There are plenty examples of poor journalism, but I personally feel more
encouraged that there is decent investigative and brave journalism going on
after this week.

------
kunai
PRISM and the Verizon scandal are two completely different fiascoes. PRISM was
a supposed program that archived and collected data of American citizens in a
widespread data mining project. The Verizon scandal was one where Verizon
agreed to the NSA allowing tapping of phones in specific areas.

Both are equally suspicious and egregious in their own rights. What is
important is the investigation of both of these programs and the final
conclusion. Until that conclusion is met, I think it's best for everybody to
shut up and get on with their lives.

It was bad, and I, like many others, was angry. But now is the time to wait,
and be careful about which services we decide to use.

------
brown9-2
As long as we are talking about jumping to conclusions, the author does the
same thing here:

 _Declan McCullagh of CNET examined the Washington Post story independently
and concluded that the Post story was wrong._

The Cnet "analysis" depends on the credibility of their unnamed source. The
reader is left to decide whose source sounds more believable, Cnet's or the
WaPo's, and which version of the story they find likely.

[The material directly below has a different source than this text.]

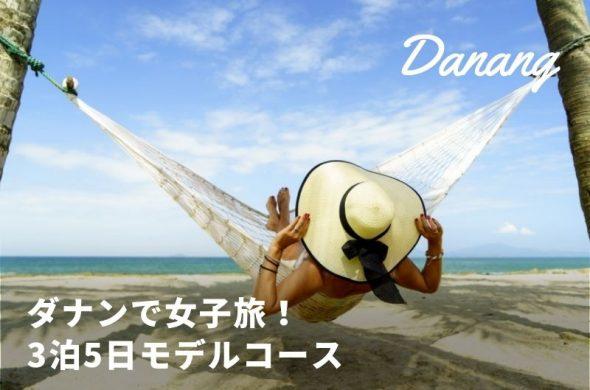 ベトナム「ダナン」で女子旅!盛りだくさんの3泊5日モデルコース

The problem inherent to secrecy (which isn't an argument for abolishing it) is
that the public is left to draw conclusions from partial facts and an
unverifiable amount of misdirection.

------
jdp23
Talk about click-baiting ...

Based on what we know so far, the stories have at a minimum gotten significant
press coverage about the volume of FISA requests and (per the NY Times and
Marc Ambinder) the cooperation of many US tech companies (though not Twitter)
in building a streamlined approach to surveillance of nonUS persons. With
public discussion, it ay be harder to invoke the state secrets clause. And
we're not done yet. "Collapse" seems a litte overstated.

------
teeja
None of this was news since William Binney,
[https://en.wikipedia.org/wiki/William_Binney_%28U.S._intelli...](https://en.wikipedia.org/wiki/William_Binney_%28U.S._intelligence_official%29)
who estimated "that the NSA (particularly through the Stellar Wind project)
had intercepted 20 trillion communications 'transactions' of Americans (such
as phone calls, emails, and other forms of data but not including financial
data)" in the years following the 2005 James Riser NYTimes story.

IMO both journalism and the American people failed to pay adequate attention
to this issue, both have gotten what they paid for, and the faux-surprise act
of both is hilarious.

------
cpleppert
The media needs to get more credible technology consultants they can turn to.
The days when a brief but imprecise description was acceptable are over.

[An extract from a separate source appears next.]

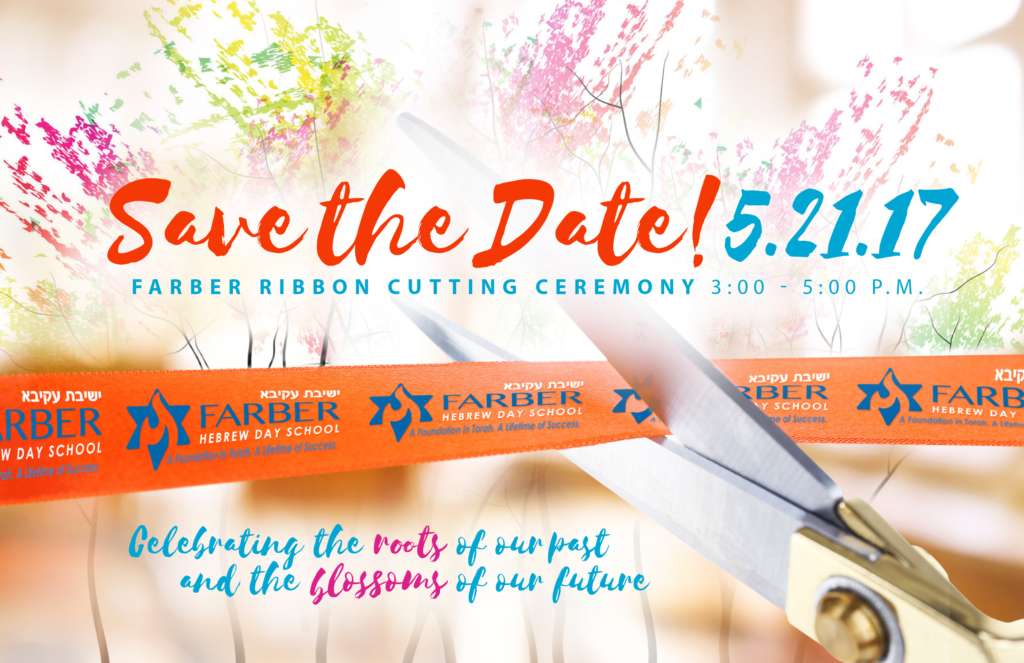 FHDS Roots and Blossoms Save the Date - jpg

In this case 'direct collection' i.e. a backdoor didn't make sense for a lot
of reasons and didn't square with the program was described in other sources
that came out after the slides were released.

But the real problem is secrecy. This is a complicated program with many
actors and the media can't be expected not to report information clearly
contained in leaked NSA slides even if they can't get the context 100% right.

------
ommunist
Welcome to the Web 3.0.1984. It is the read-write-rewrite one.

------
waterphone
Not really, no. It's not clear what's happening yet. The Washington Post has
backed down somewhat, but additional information from other sources, as well
as the initial document which was only partially leaked previously, is still
coming out which appears to further contradict the denials.

------
acqq
It is a common praxis today to extend the online version of the stories. As
far as I see, the changes aren't stepping back from the points already made,
and the zdnet article doesn't point to any significant correction that would
discredit the authors.

------
zwieback
I wouldn't call it the collapse of journalism. Over time the big brands will
learn how to wait out the initial twitter storm and then do what journalists
are supposed to do. Either that or they will become irrelevant.